Daniel E. Harlov. The potential role of fluids during regional granulite-facies dehydration in the lower crust[J]. Geoscience Frontiers, 2012, 3(6): 813-827. DOI: 10.1016/j.gsf.2012.03.007
Citation: Daniel E. Harlov. The potential role of fluids during regional granulite-facies dehydration in the lower crust[J]. Geoscience Frontiers, 2012, 3(6): 813-827. DOI: 10.1016/j.gsf.2012.03.007

The potential role of fluids during regional granulite-facies dehydration in the lower crust

  • High-grade dehydration of amphibolite-facies rocks to granulite-facies is a process that can involve partial melting, fluid-aided solid-state dehydration, or varying degrees of both. On the localized meter scale, solid-state dehydration, due to CO2-rich fluids traveling along some fissure or crack and subsequently outwards along the mineral grain boundaries of the surrounding rock, normally is the means by which the breakdown of biotite and amphibole to orthopyroxene and clinopyroxene occur.
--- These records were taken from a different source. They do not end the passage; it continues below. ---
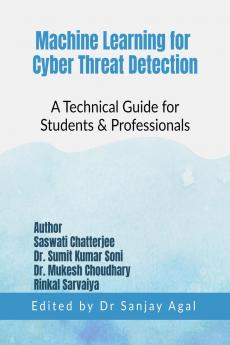 Machine Learning for Cyber Threat Detection: A Technical Guide for Students & Professionals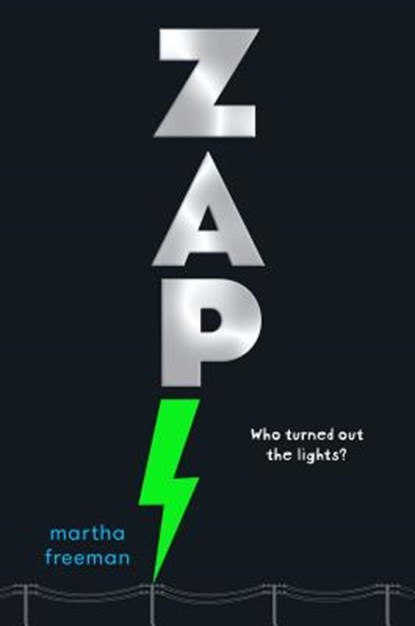 Zap!, Martha Freeman - Gebonden - 9781534405578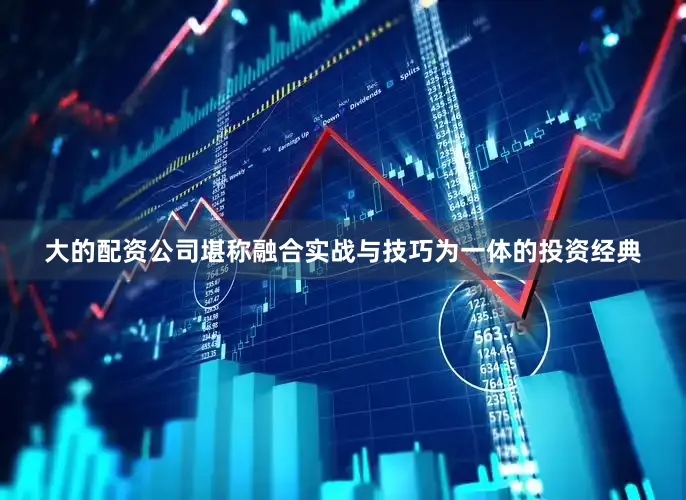 大的配资公司堪称融合实战与技巧为一体的投资经典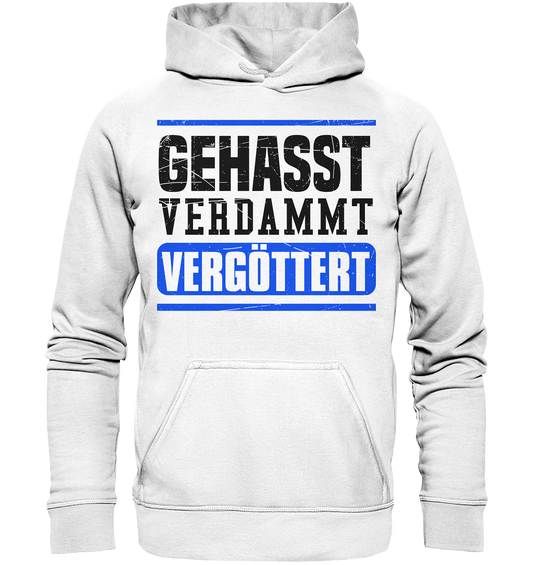 GEHASST VERDAMMT VERGÖTTERT - Hoodie / Kapuzenpullover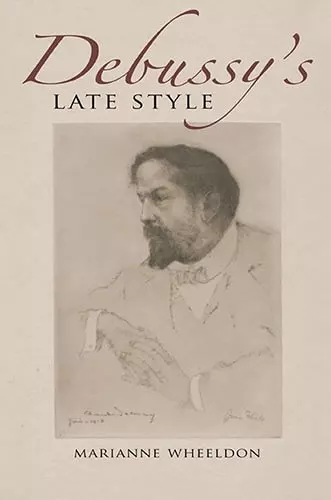 Debussy's Late Style cover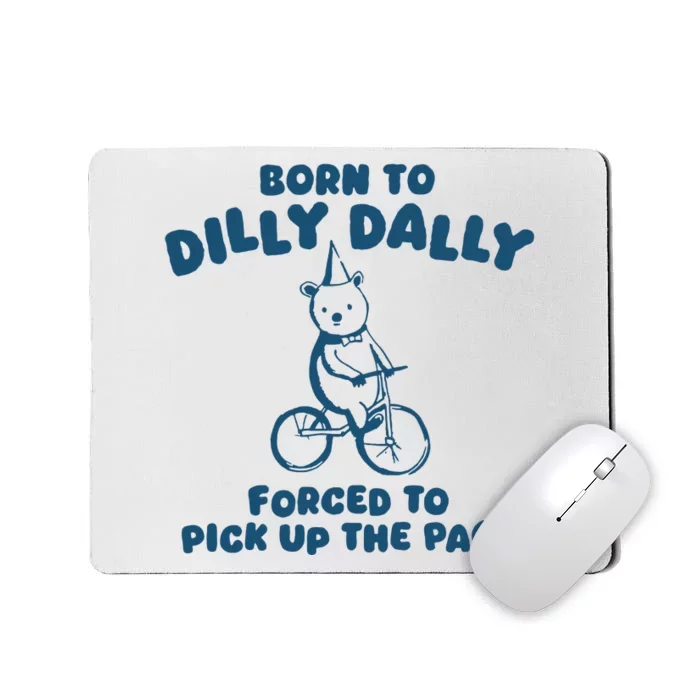 Born To Dilly Dally Forced To Pick Up The Pace Mousepad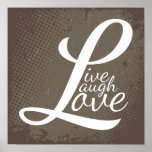 LIVE LAUGH LOVE POSTERS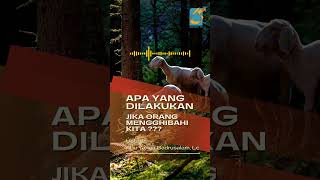 [SHORT] Apa Yang Dilakukan Kalau Kita Dighibahin Orang - Ust Badru Salam, Lc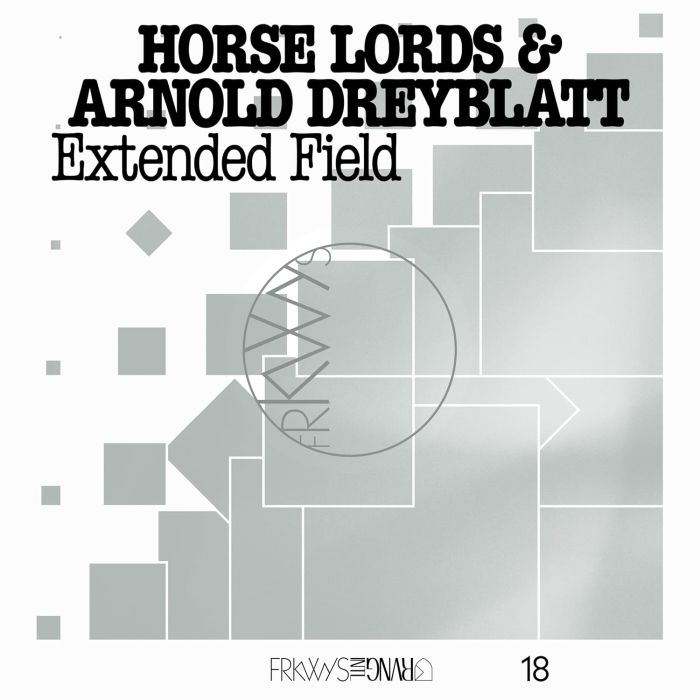 HORSE LORDS & ARNOLD DREYBLATT - FRKWYS VOL. 18: EXTENDED FIELD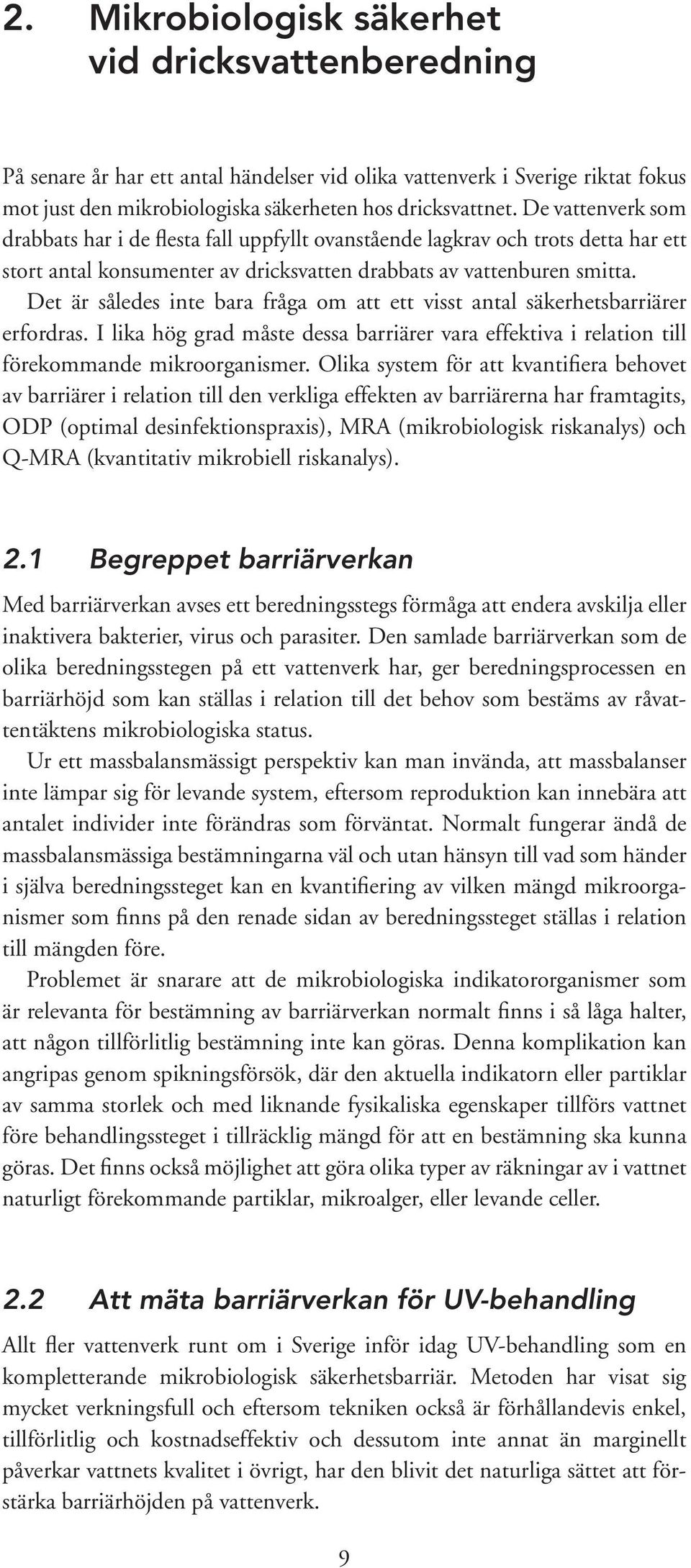 Det är således inte bara fråga om att ett visst antal säkerhetsbarriärer erfordras. I lika hög grad måste dessa barriärer vara effektiva i relation till förekommande mikroorganismer.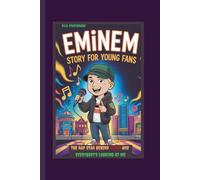 EMINEM STORY FOR YOUNG FANS: THE RAP STAR BEHIND STANS AND EVERYBODY'S LOOKING AT ME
Various mineral textures and changes in mineral chemistry seen in these rocks are also seen in more regional orthopyroxene-clinopyroxene-bearing rocks which, along with accompanying amphibolite-facies rocks, form traverses of lower crust. This suggests that solid-state dehydration during high-grade metamorphism could occur on a more regional scale. The more prominent of these fluid-induced textures in the granulite-facies portion of the traverse take the form of micro-veins of K-feldspar along quartz grain boundaries and the formation of monazite inclusions in fluorapatite. The fluids believed responsible take the form of concentrated NaCl- and KCl- brines from a basement ultramafic magma heat source traveling upwards along grain boundaries. Additional experimental work involving CaSO4 dissolution in NaCl-brines, coupled with natural observation of oxide and sulfide mineral associations in granulite-facies rocks, have demonstrated the possibility that NaCl-brines, with a CaSO4 component, could impose the oxygen fugacity on these rocks as opposed to the oxygen fugacity being inherent in their protoliths. These results, taken together, lend credence to the idea that regional chemical modification of the lower crust is an evolutionary process controlled by fluids migrating upwards from the lithospheric mantle along grain boundaries into and through the lower crust where they both modify the rock and are modified by it. Their presence allows for rapid mass and heat transport and subsequent mineral genesis and mineral re-equilibration in the rocks through which they pass.